Clinical Characteristics of Patients with Acute Rheumatic Fever and Rheumatic Heart Disease in Kosovo, Evaluation of the Long-Term Results
Abstract
Background. Rheumatic fever, also known as acute rheumatic fever (ARF), is an inflammatory disease that can involve the heart, joints, skin, and brain.[1] The disease typically develops two to four weeks after a throat infection.[2] Signs and symptoms include fever, multiple painful joints, involuntary muscle movements, and a characteristic but uncommon nonitchy rash known as erythema marginatum. Acute rheumatic fever and its sequels, rheumatic heart diseases, remain major unsolved preventable health problems in Kosovo population, particularly among the disadvantages indigenous Albanian and Egyptians people. In Kosovo, despite performing secondary prophylaxis with benzathine penicillin, acute rheumatic fever hospitalization rates have remained essentially unchanged for the last 20 years. The role of echocardiography in the diagnosis of acute rheumatic carditis was established over the last 20 years. Aims. Our study aimed to determine the prevalence of rheumatic heart disease in children from Kosovo population with the first attack of acute rheumatic fever.
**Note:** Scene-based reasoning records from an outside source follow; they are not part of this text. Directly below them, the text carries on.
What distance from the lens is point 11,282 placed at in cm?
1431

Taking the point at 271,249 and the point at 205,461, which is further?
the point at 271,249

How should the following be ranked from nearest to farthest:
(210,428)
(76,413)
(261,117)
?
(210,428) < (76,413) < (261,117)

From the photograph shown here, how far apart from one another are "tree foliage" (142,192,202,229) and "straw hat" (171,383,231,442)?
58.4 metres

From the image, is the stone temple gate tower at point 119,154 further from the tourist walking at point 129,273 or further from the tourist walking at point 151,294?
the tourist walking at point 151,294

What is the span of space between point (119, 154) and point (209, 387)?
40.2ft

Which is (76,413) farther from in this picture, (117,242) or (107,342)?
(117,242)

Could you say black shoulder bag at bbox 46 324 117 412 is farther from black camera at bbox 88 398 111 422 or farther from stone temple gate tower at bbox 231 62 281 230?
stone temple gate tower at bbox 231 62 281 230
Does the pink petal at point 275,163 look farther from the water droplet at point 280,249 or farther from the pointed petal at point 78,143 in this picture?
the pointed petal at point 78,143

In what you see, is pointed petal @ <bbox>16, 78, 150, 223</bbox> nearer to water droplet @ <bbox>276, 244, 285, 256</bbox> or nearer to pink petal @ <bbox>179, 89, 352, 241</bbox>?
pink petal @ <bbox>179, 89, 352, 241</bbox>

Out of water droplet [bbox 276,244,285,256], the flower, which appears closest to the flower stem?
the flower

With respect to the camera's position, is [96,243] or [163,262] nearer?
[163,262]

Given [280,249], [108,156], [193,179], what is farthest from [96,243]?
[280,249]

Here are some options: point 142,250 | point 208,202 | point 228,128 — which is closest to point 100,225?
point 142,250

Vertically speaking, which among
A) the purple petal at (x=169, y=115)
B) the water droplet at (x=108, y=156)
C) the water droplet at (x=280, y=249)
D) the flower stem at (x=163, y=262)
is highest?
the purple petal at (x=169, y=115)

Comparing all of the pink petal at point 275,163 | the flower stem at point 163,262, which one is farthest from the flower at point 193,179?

Also, we presented that echocardiography examination detects a greater prevalence of rheumatic heart disease than other diagnostic procedures. We aimed to compare the sensitivity and specificity of cardiac auscultation, ECG record, lab analysis to echocardiography and to determine the feasibility of specific age in this setting. Methods. To optimize accurate diagnosis of rheumatic fever and rheumatic heart disease, we utilized two group models. In the first group of 388 children who were hospitalized and treated before 1999, diagnosis of rheumatic fever was decided to base on the clinical and laboratory findings whereas in the second group (221 children treated from1999 to 2010), clinical and lab diagnosis was amplified also on the detection by echocardiography. Conclusion. In the second group, using echocardiography as a method of diagnosis and assessment children with rheumatic fever, we found high rates of undetected rheumatic heart disease in this high-risk group population. Echocardiographic examination of children with rheumatic fever for rheumatic heart disease may over-diagnose rheumatic heart disease unless congenital mitral valve anomalies and physiological regurgitation are excluded.
Keywords: rheumatic fever, rheumatic heart disease, chorea minor, echocardiography.